Tito meminta para pendatang untuk tidak eksklusif dan membaur dengan masyarakat sekitar. Sebab, kata Tito, Indonesia dibangun di atas kebhinnekaan.
Tito pun memberi contoh, jika orang dari Sumatera bersekolah di Yogyakarta maka harus menyesuaikan dan beradaptasi dengan kultur Yogyakarta serta bergaul dengan masyarakat setempat.
"Kalau bisa jangan ekslusif tapi bergaul dengan masyarakat sekitar, membaur dan menghargai budaya adat yang ada di tempat itu karena negara kita adalah negara yang memang sangat kebhinekaan beragam, punya adat istiadat sendiri, sama juga dengan masyarakat yang datang di papua," ujarnya.
Hal serupa juga berlaku untuk warga negara asing. Menurut Tito, pengunjung dalam dan luar negeri harus paham kultur asli di mana pun mereka berada untuk menghindari konflik horizontal.
Bicara soal konflik, Tito mengatakan, rangkaian aksi di Papua memang dipantik oleh adanya tindakan rasisme terhadap mahasiswa Papua di Surabaya. Ia mengatakan, kasus tersebut dilakukan oleh oknum, bukan masyarakat Surabaya sepenuhnya.
"Kasus di Surabaya itu dilakukan oleh oknum, tidak mewakili masyarakat, itu tidak benar ada perkataan-perkataan tidak baik, itu tidak boleh," ungkap jenderal Bintang Empat ini.
Tersangka yang Tito maksud adalah Tri Susanti, Wakil Ketua Forum Komunikasi Putra Putri Purnawirawan TNI-Polri yang juga caleg dari Partai Gerindra. Perempuan itu diduga telah menghasut dan menyebarkan hoaks terkait masyarakat Papua di asrama.
Lebih lanjut, Tito meyakinkan bahwa mahasiswa di Papua dijamin keselamatannya di mana pun mereka berada.
"Kita tegakkan hukum tapi adik-adik mahasiswa juga yang sekolah di tempat-tempat tersebut kita jamin keamanannya. Tapi adik-adik sendiri tentu harus juga menghargai masyarakat lokal. Budayanya adatnya, sehingga bisa berbaur sebagaimana senior-senior terdahulu," ucapnya.

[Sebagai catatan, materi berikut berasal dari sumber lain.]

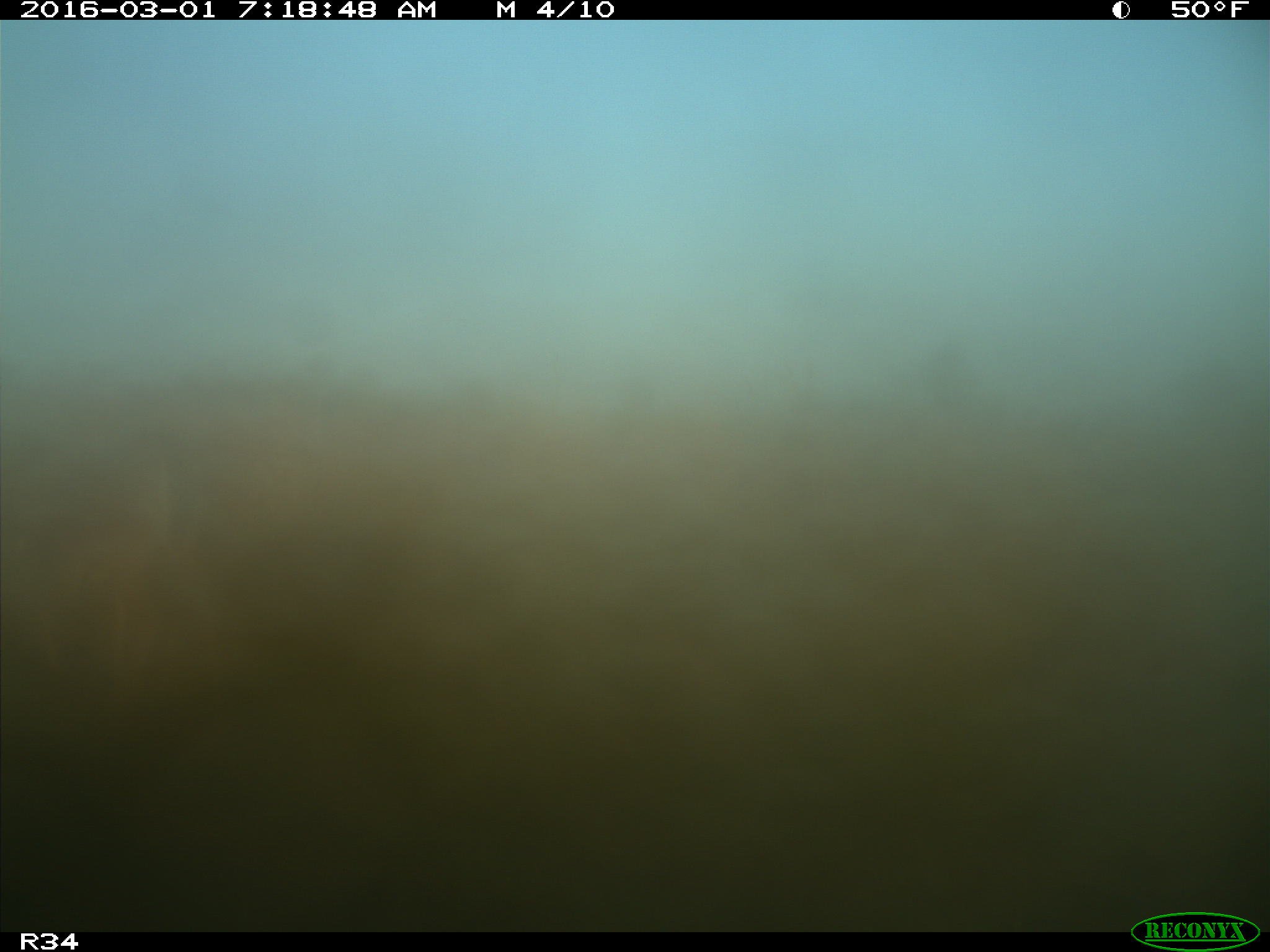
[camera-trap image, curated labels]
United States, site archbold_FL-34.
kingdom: Animalia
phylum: Chordata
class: Mammalia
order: Artiodactyla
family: Cervidae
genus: Odocoileus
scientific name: Odocoileus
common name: deer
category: unidentified deer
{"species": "unidentified deer (deer) (Odocoileus)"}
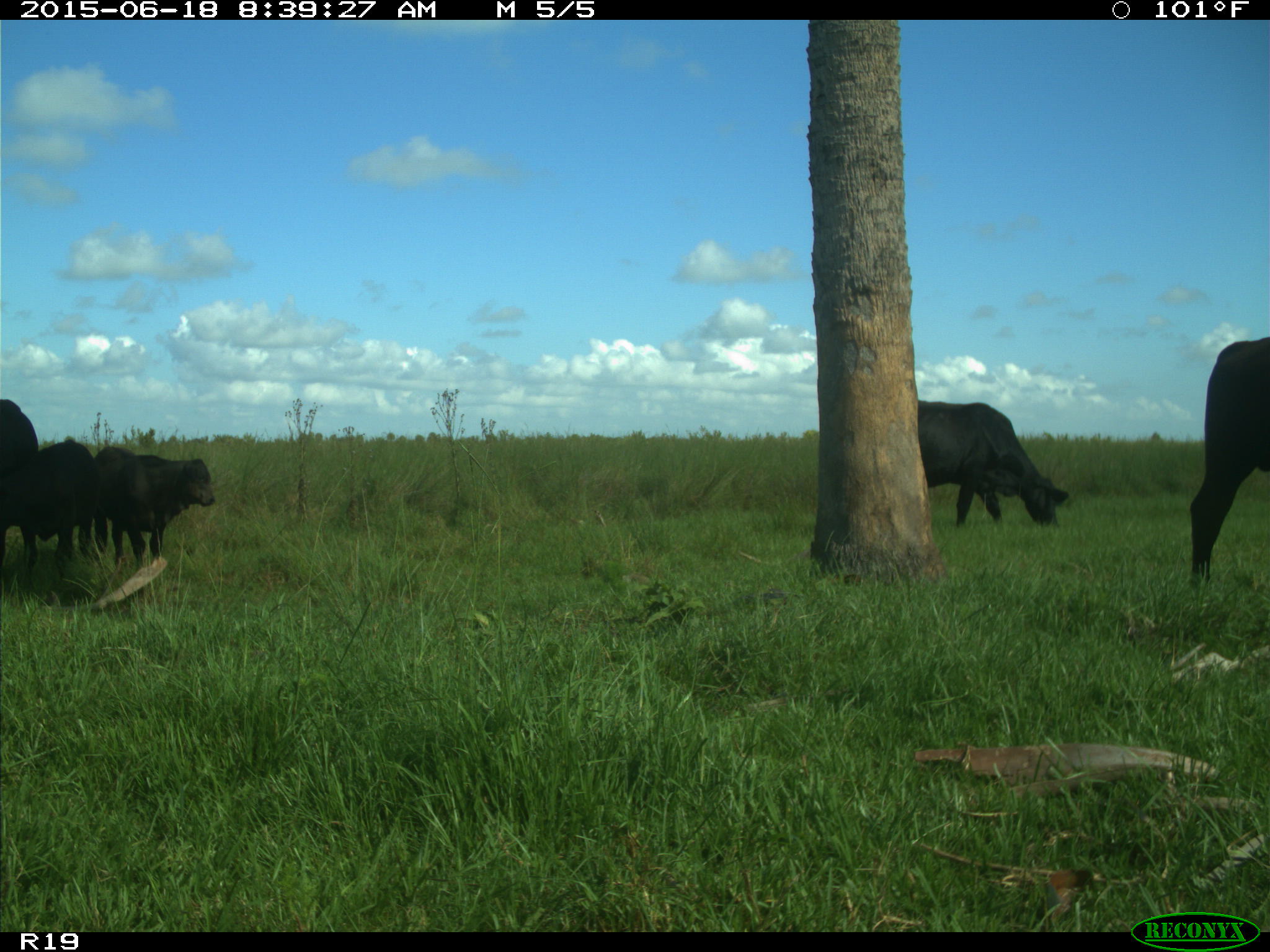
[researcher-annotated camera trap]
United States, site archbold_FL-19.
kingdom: Animalia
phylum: Chordata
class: Mammalia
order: Artiodactyla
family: Bovidae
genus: Bos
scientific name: Bos taurus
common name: domestic cow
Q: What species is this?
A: Bos taurus (domestic cow).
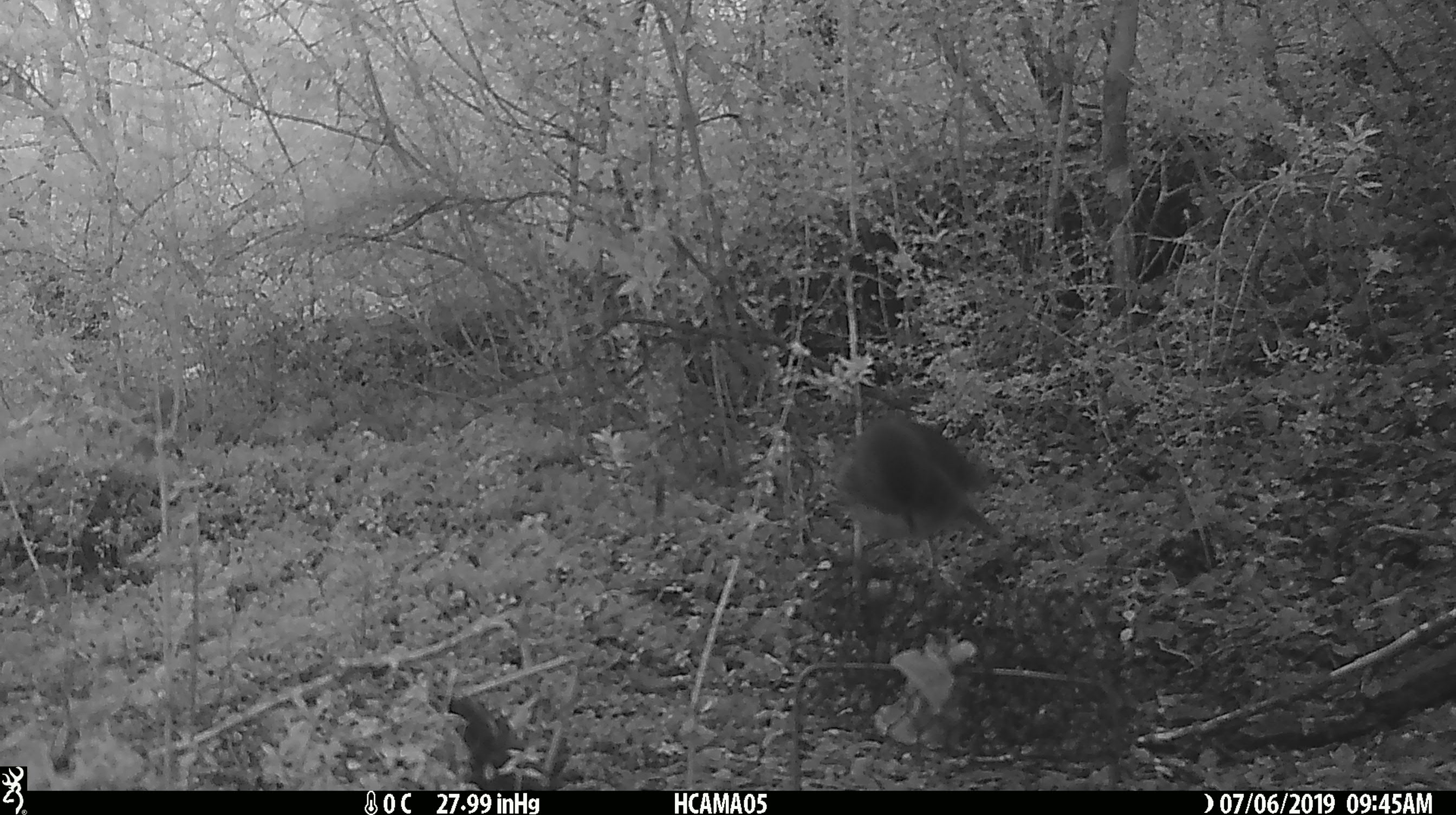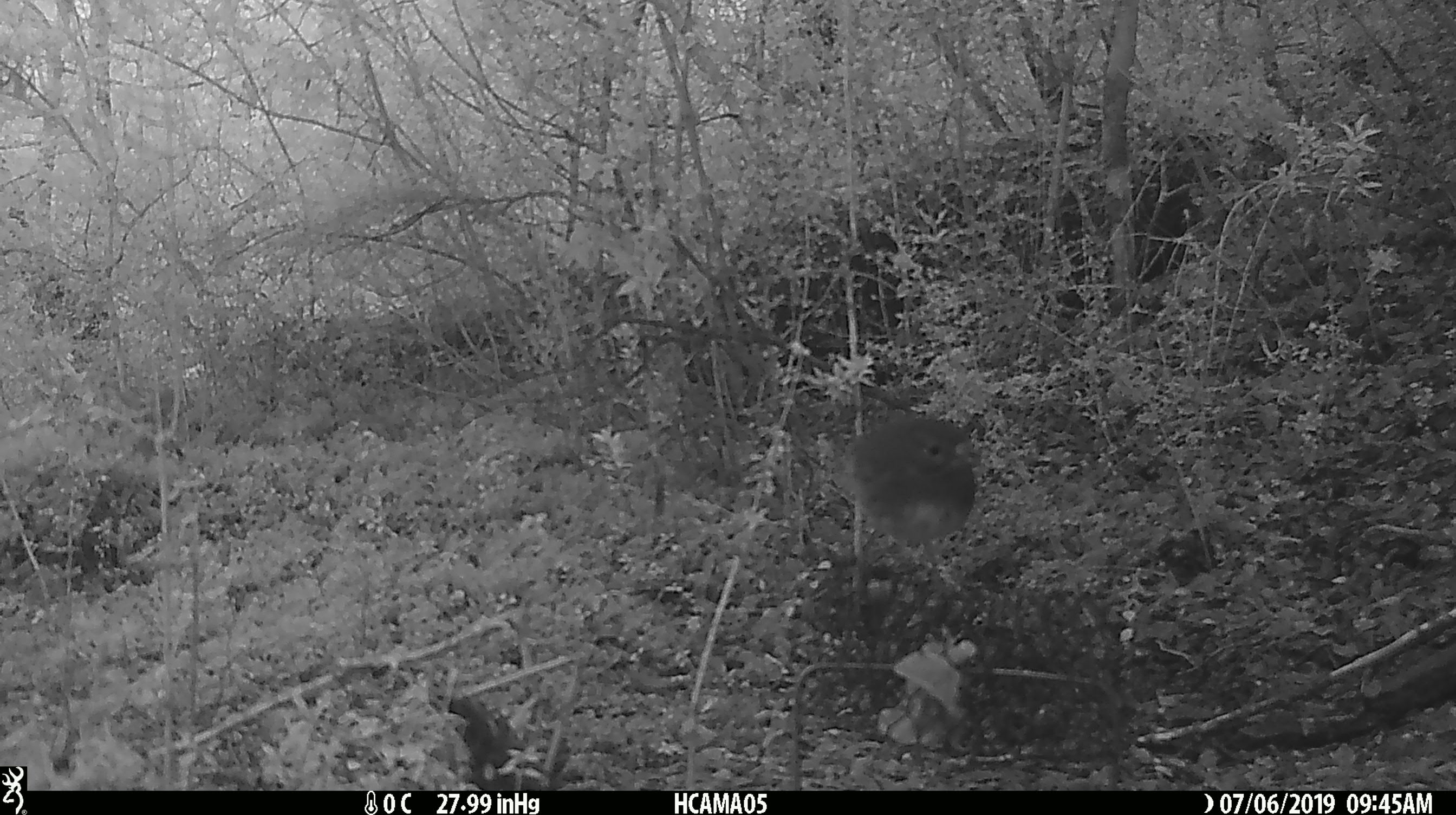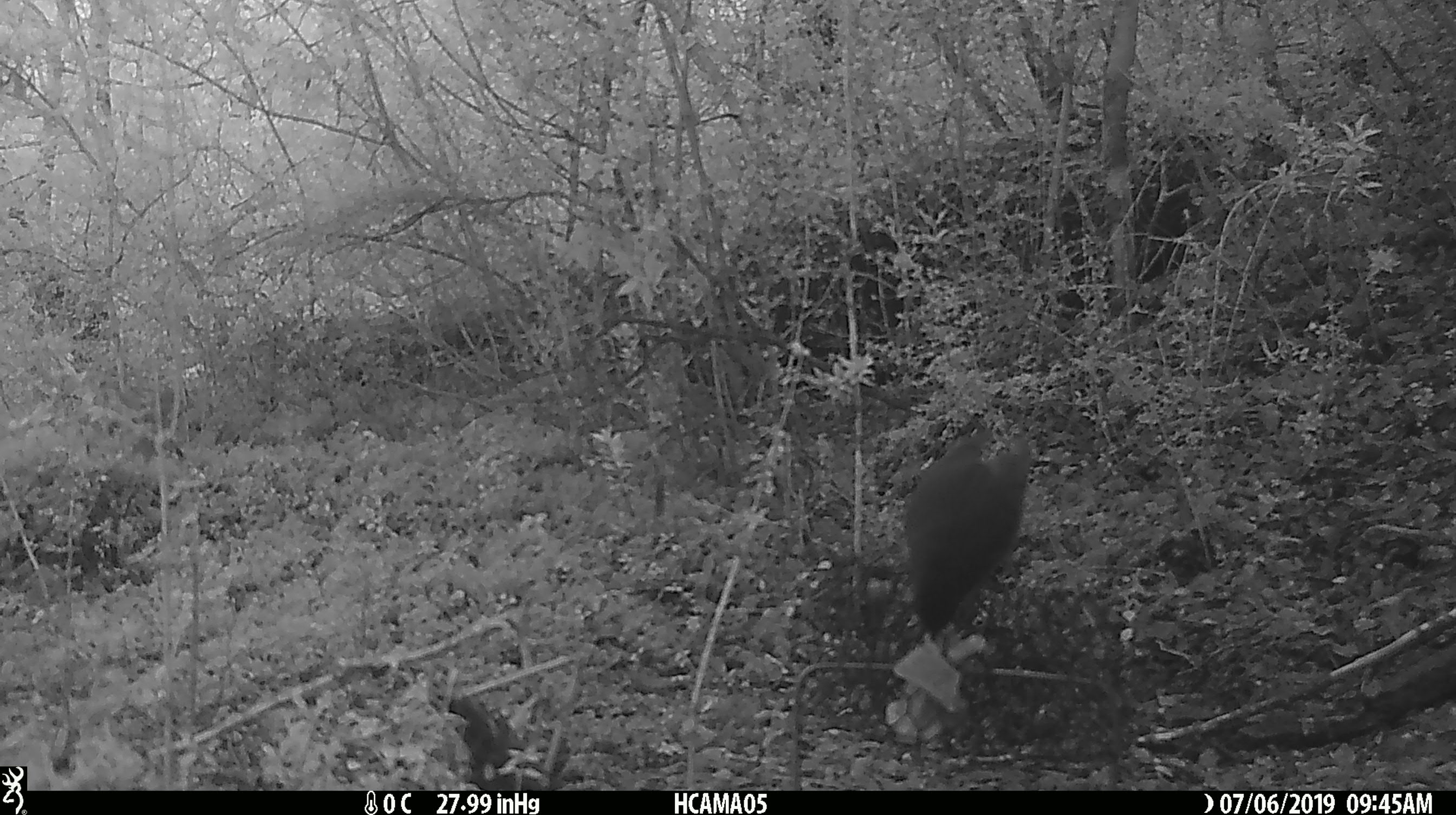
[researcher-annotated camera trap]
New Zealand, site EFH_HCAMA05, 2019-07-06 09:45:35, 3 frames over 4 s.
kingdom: Animalia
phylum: Chordata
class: Aves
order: Passeriformes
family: Petroicidae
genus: Petroica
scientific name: Petroica australis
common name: new zealand robin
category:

Sebelumnya, sejumlah warga melakukan aksi unjuk rasa di beberapa titik di Papua, mulai Manokwari, Sorong, Timika, Jayapura hingga Deiyai. Rangkaian aksi itu sudah dimulai sejak Senin (19/8) lalu.
Aksi itu disebut sebagai bentuk protes terhadap persekusi dan rasisme yang dilakukan oleh organisasi masyarakat (ormas) dan oknum aparat terhadap mahasiswa Papua di sejumlah daerah, yakni Malang, Surabaya, dan Semarang.
Peristiwa itu dimulai saat aparat mengangkut paksa 43 mahasiswa Papua ke Mapolrestabes Surabaya, Sabtu (17/8) sore. Mereka dibawa karena diduga melakukan perusakan bendera Merah Putih ke dalam selokan. Namun, pengangkutan itu dilakukan setelah polisi menembakkan gas air mata, menjebol pintu pagar asrama hingga terlontarnya kalimat rasis dari oknum terhadap mahasiswa Papua di Surabaya itu.
Akibat tindakan itu, aksi pecah hingga menyebabkan korban jiwa dan beberapa fasilitas rusak. Teranyar, aksi di Deiyai bahkan meregang satu nyawa aparat TNI dan tiga lainnya dari Polri mengalami luka-luka.